(Records for processing Opens)
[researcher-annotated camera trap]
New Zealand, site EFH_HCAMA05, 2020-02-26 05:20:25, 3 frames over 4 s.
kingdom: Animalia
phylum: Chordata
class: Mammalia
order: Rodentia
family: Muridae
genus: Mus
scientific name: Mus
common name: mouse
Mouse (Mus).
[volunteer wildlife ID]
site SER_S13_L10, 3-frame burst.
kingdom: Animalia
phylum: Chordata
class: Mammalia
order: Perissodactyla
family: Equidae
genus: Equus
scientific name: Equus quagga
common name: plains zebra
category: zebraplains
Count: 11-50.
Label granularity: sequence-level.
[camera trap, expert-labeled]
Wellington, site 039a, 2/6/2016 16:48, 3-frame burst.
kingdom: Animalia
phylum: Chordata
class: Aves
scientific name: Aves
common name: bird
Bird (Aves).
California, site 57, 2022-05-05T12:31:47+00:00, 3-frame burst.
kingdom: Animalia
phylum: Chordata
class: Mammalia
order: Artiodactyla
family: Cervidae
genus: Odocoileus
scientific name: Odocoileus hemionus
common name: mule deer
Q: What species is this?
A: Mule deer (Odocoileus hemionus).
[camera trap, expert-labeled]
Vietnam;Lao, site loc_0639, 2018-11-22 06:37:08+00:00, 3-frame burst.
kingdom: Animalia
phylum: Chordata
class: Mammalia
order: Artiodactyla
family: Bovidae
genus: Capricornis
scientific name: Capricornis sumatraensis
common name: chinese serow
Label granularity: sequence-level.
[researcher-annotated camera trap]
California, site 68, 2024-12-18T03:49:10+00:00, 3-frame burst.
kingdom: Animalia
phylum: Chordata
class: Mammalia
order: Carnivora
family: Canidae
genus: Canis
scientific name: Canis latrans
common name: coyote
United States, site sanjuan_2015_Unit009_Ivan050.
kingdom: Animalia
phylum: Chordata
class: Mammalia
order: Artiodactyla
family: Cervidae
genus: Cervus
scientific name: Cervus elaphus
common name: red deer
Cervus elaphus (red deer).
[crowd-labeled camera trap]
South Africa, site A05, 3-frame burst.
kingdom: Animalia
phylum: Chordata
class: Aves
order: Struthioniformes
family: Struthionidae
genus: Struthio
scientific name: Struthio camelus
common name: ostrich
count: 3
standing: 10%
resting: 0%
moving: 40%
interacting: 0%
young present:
(Records for processing Closes)
__Task objective__. What are the lines from the one containing "common name: mule deer" through the end of the material? Reproduce them exactly, both ends included, with nothing added.

__Task solution__.
common name: mule deer
Q: What species is this?
A: Mule deer (Odocoileus hemionus).
[camera trap, expert-labeled]
Vietnam;Lao, site loc_0639, 2018-11-22 06:37:08+00:00, 3-frame burst.
kingdom: Animalia
phylum: Chordata
class: Mammalia
order: Artiodactyla
family: Bovidae
genus: Capricornis
scientific name: Capricornis sumatraensis
common name: chinese serow
Label granularity: sequence-level.
[researcher-annotated camera trap]
California, site 68, 2024-12-18T03:49:10+00:00, 3-frame burst.
kingdom: Animalia
phylum: Chordata
class: Mammalia
order: Carnivora
family: Canidae
genus: Canis
scientific name: Canis latrans
common name: coyote
United States, site sanjuan_2015_Unit009_Ivan050.
kingdom: Animalia
phylum: Chordata
class: Mammalia
order: Artiodactyla
family: Cervidae
genus: Cervus
scientific name: Cervus elaphus
common name: red deer
Cervus elaphus (red deer).
[crowd-labeled camera trap]
South Africa, site A05, 3-frame burst.
kingdom: Animalia
phylum: Chordata
class: Aves
order: Struthioniformes
family: Struthionidae
genus: Struthio
scientific name: Struthio camelus
common name: ostrich
count: 3
standing: 10%
resting: 0%
moving: 40%
interacting: 0%
young present:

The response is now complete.